Enter dive computers. These machines take all of the guesswork out of diving. Traditionally, divers would use a table where the maximum depth and total dive time were looked up on a table that would tell you the maximum time you could be underwater. This is called “square profile” diving. The table assumes you descend from the surface to a set depth, remain at that depth the entire dive, then return directly back to the surface. In reality, no one dives like that.

A dive computer uses a mathematical model to calculate how much Oxygen (and other gases) are in your tissues, then uses that to tell you what you need to do in order not to get the bends. It resamples the factors of the dive every 30 seconds.

That’s one of the things that I can’t understand about this diving accident. The diving computer would have warned them:

  • that they were approaching the no decompression limit once they had been under for about 7 minutes at a maximum depth of 160 feet. It would beep and flash.

● Excerpted data:
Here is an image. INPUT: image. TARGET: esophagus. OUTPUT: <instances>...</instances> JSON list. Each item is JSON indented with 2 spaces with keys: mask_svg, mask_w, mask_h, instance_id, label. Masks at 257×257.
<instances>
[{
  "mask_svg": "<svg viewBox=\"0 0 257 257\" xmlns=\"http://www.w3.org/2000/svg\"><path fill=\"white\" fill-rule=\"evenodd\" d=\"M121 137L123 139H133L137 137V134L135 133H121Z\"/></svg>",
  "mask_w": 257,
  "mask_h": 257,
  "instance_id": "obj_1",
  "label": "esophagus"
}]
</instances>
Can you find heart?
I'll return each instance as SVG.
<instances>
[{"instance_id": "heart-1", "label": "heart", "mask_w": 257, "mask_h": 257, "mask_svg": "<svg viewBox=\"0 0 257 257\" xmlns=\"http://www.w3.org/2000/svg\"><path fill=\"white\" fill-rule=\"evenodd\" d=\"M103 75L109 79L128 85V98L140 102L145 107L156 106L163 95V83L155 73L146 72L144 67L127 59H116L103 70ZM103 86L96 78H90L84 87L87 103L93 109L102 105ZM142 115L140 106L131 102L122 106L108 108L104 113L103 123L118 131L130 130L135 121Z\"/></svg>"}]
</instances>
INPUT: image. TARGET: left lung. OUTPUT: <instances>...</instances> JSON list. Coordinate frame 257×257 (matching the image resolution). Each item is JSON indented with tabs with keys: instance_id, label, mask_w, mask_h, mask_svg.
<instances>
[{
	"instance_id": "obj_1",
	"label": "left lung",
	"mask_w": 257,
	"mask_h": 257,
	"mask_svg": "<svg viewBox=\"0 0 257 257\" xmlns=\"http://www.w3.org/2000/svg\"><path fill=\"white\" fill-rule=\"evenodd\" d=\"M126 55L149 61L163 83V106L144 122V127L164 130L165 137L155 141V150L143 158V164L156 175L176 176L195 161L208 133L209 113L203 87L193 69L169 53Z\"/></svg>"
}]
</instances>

● Instruction 1: Return the part of the dive computer text starting with "A dive computer" and going on through "beep and flash.".
● Instruction 2: Resume the dive computer text after its final sentence.
The entries were taken from a different source than the dive computer text.

● Exercise output 1:
A dive computer uses a mathematical model to calculate how much Oxygen (and other gases) are in your tissues, then uses that to tell you what you need to do in order not to get the bends. It resamples the factors of the dive every 30 seconds.

That’s one of the things that I can’t understand about this diving accident. The diving computer would have warned them:

  • that they were approaching the no decompression limit once they had been under for about 7 minutes at a maximum depth of 160 feet. It would beep and flash.

● Exercise output 2:
  • When they reached 187 feet, they would have gotten another set of beeps warning them that the oxygen was at the maximum safe limit of 1.4 atmospheres of pressure
  • Most computers have a depth alarm that would have warned them about exceeding depth limits
  • Many computers have turnaround alarms that will warn you when you have used a third (or some other programmable amount of your air) of your breathing gas
  • Many dive computers would have had their models exceeded and would go into “violation” mode. There are more alarms here, and the computer only functions as a digital set of gauges after that point.

In short, there is no way that dive was an accident, and that is not even considering the stupidity of swimming that far into a cave. It always astounds me that someone will pay a thousand dollars for an expensive piece of gear that’s designed to save your life, then will ignore that device. The cheapest dive computer can be bought for less than $100 (although I wouldn’t bet my life on cheapest.)

My dive computer cost me well over $600, but it is obsolete and no longer for sale. If I were to buy one today, I would want a gas integrated console computer that can handle multiple gas mixes on one dive. The small wrist ones aren’t readable by this old man’s eyes- the numbers are too small on the display and I don’t want to wear a prescription dive mask.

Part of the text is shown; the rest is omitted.